> REQUIRED ACTION
Print nothing except the lines of the listing below from the line with "ii) Wash the" to the line with "c) Bee examination", each exactly as written, both ends included.

> INFORMATION PROVIDED

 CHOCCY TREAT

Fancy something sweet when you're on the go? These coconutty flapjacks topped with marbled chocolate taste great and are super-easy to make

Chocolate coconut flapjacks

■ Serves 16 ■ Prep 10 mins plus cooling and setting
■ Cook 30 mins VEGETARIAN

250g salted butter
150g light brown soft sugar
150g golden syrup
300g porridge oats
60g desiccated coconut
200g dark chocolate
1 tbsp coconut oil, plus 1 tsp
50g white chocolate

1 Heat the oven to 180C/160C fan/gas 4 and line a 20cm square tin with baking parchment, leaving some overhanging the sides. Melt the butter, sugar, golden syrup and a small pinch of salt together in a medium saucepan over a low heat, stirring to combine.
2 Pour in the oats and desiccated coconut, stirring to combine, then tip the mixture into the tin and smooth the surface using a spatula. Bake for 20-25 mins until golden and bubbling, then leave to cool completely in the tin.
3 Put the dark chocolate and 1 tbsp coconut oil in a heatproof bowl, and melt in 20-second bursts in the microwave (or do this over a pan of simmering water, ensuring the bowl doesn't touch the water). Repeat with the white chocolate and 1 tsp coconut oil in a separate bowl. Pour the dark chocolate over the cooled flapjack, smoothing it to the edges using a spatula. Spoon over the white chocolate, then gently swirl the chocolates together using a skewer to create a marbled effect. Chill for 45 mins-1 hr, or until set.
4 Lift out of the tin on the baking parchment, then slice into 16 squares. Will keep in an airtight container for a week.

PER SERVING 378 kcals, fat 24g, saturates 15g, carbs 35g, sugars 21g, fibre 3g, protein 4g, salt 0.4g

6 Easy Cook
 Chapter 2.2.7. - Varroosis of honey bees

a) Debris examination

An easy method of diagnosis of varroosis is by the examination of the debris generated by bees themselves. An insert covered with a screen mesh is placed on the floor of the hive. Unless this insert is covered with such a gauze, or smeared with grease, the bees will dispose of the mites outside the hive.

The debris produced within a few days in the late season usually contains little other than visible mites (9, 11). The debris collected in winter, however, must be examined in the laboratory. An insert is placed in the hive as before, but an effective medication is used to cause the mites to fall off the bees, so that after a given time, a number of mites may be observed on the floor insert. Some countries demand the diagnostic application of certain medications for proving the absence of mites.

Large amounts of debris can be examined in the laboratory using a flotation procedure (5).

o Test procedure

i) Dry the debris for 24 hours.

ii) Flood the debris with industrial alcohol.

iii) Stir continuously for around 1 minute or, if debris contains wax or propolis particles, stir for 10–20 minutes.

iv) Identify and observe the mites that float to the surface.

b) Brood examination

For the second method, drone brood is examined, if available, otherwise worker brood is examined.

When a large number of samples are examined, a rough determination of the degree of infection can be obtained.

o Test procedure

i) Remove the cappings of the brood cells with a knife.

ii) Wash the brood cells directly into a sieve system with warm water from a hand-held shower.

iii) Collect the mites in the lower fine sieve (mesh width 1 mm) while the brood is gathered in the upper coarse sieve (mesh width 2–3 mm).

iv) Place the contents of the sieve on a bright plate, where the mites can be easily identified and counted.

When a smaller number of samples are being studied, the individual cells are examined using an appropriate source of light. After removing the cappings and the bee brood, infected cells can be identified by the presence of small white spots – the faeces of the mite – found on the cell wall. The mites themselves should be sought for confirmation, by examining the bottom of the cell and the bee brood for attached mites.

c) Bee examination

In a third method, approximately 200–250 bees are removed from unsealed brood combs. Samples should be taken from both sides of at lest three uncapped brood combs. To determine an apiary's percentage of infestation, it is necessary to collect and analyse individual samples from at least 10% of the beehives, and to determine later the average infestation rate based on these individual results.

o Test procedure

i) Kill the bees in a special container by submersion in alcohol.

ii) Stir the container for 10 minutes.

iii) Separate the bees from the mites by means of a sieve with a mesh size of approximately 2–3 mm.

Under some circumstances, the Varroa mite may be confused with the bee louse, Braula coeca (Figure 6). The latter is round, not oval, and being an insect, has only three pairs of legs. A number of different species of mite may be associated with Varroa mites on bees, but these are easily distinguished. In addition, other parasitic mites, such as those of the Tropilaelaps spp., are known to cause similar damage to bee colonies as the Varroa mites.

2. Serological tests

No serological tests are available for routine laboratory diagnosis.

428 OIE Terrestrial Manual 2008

> RESULT OF THE TASK
ii) Wash the brood cells directly into a sieve system with warm water from a hand-held shower.

iii) Collect the mites in the lower fine sieve (mesh width 1 mm) while the brood is gathered in the upper coarse sieve (mesh width 2–3 mm).

iv) Place the contents of the sieve on a bright plate, where the mites can be easily identified and counted.

When a smaller number of samples are being studied, the individual cells are examined using an appropriate source of light. After removing the cappings and the bee brood, infected cells can be identified by the presence of small white spots – the faeces of the mite – found on the cell wall. The mites themselves should be sought for confirmation, by examining the bottom of the cell and the bee brood for attached mites.

c) Bee examination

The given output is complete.